[Start of section]

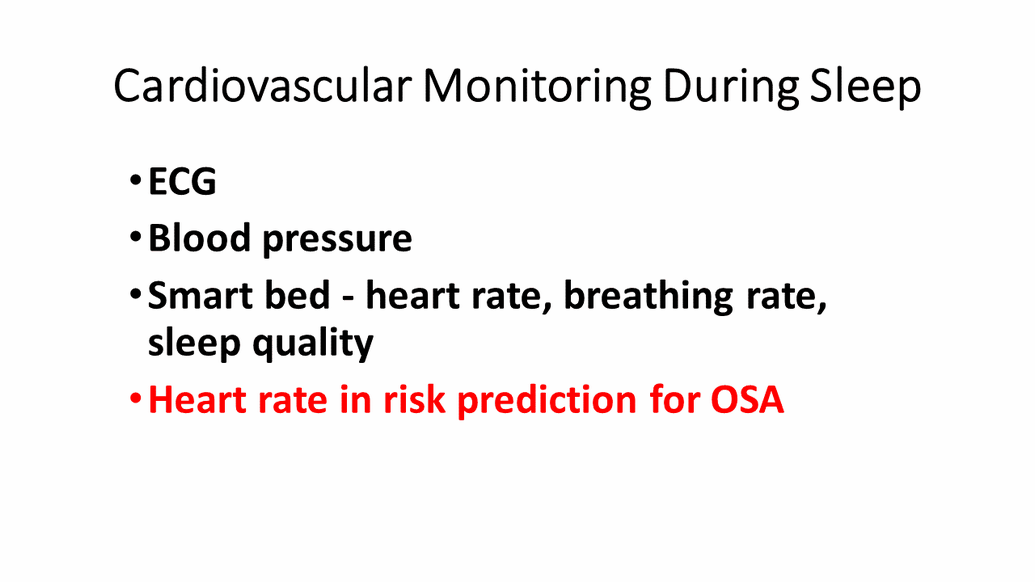 Cardiovascular Monitoring During Sleep

• ECG
• Blood pressure
• Smart bed - heart rate, breathing rate, sleep quality
• Heart rate in risk prediction for OSA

[End of section]

Count every line of the data above where "rate" appears, and give the total only.

2